* _WHAT TO DO_
In the stretch from the line containing "A) pixel 64 127" through the end of the lines below, swap "white sneaker" for "white shoe" and change nothing else. Give back only that stretch, without the pictures.

* _PROVIDED ENTRIES_
■ ■ ■ ■ ■ ■ ■
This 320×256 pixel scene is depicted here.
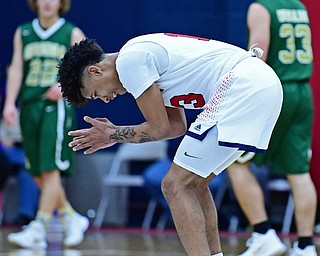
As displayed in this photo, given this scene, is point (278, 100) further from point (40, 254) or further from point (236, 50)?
point (40, 254)

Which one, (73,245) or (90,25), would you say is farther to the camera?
(90,25)

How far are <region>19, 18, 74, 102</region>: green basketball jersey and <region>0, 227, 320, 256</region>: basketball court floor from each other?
1.35 metres

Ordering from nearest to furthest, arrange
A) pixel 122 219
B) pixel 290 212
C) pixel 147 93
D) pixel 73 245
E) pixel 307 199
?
1. pixel 147 93
2. pixel 307 199
3. pixel 73 245
4. pixel 290 212
5. pixel 122 219

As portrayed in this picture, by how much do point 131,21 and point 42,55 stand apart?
233cm

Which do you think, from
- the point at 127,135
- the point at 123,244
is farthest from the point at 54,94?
the point at 127,135

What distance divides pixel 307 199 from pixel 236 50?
2.02 m


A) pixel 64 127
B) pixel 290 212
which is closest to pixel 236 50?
pixel 64 127

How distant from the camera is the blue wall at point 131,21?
10477mm

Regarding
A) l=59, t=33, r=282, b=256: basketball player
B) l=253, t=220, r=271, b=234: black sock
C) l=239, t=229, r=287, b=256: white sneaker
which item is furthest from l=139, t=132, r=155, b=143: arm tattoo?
l=253, t=220, r=271, b=234: black sock

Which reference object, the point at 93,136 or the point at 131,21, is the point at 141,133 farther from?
the point at 131,21

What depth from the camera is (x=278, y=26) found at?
285 inches

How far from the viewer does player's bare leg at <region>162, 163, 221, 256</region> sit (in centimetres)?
512

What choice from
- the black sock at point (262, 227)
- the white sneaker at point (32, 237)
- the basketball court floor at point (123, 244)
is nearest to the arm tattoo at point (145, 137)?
the black sock at point (262, 227)

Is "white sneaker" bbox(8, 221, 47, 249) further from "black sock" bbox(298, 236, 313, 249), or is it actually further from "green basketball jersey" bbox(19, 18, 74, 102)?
"black sock" bbox(298, 236, 313, 249)
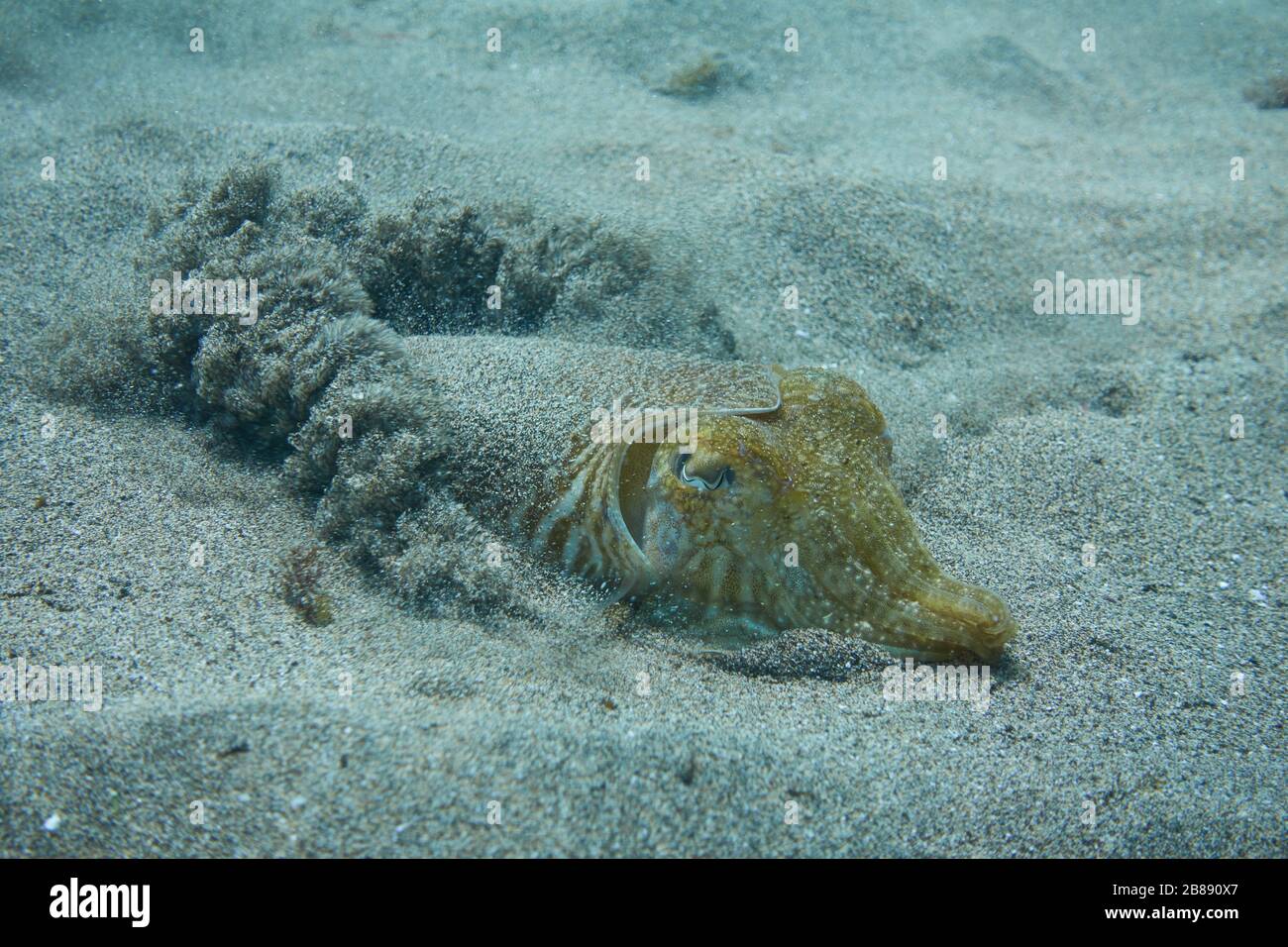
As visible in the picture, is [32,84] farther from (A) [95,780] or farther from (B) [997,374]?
■ ■ ■ ■ ■ ■ ■
* _TASK SOLUTION_
A) pixel 64 127
B) pixel 290 212
which is closest to pixel 236 50?
pixel 64 127

How distant from the camera is the blue wall at point 131,21?
10477mm

Regarding
A) l=59, t=33, r=282, b=256: basketball player
B) l=253, t=220, r=271, b=234: black sock
C) l=239, t=229, r=287, b=256: white shoe
which item is furthest from l=139, t=132, r=155, b=143: arm tattoo?
l=253, t=220, r=271, b=234: black sock

Which reference object, the point at 93,136 or the point at 131,21, is the point at 141,133 farther from?
the point at 131,21

What depth from the camera is (x=278, y=26) found at?
285 inches

How far from the viewer does player's bare leg at <region>162, 163, 221, 256</region> sit (in centimetres)?
512

What choice from
- the black sock at point (262, 227)
- the white shoe at point (32, 237)
- the basketball court floor at point (123, 244)
is nearest to the arm tattoo at point (145, 137)?
the black sock at point (262, 227)

Is "white shoe" bbox(8, 221, 47, 249) further from "black sock" bbox(298, 236, 313, 249), or is it actually further from "green basketball jersey" bbox(19, 18, 74, 102)?
"black sock" bbox(298, 236, 313, 249)
As visible in the picture, is [32,84] farther from (A) [95,780] or farther from (B) [997,374]?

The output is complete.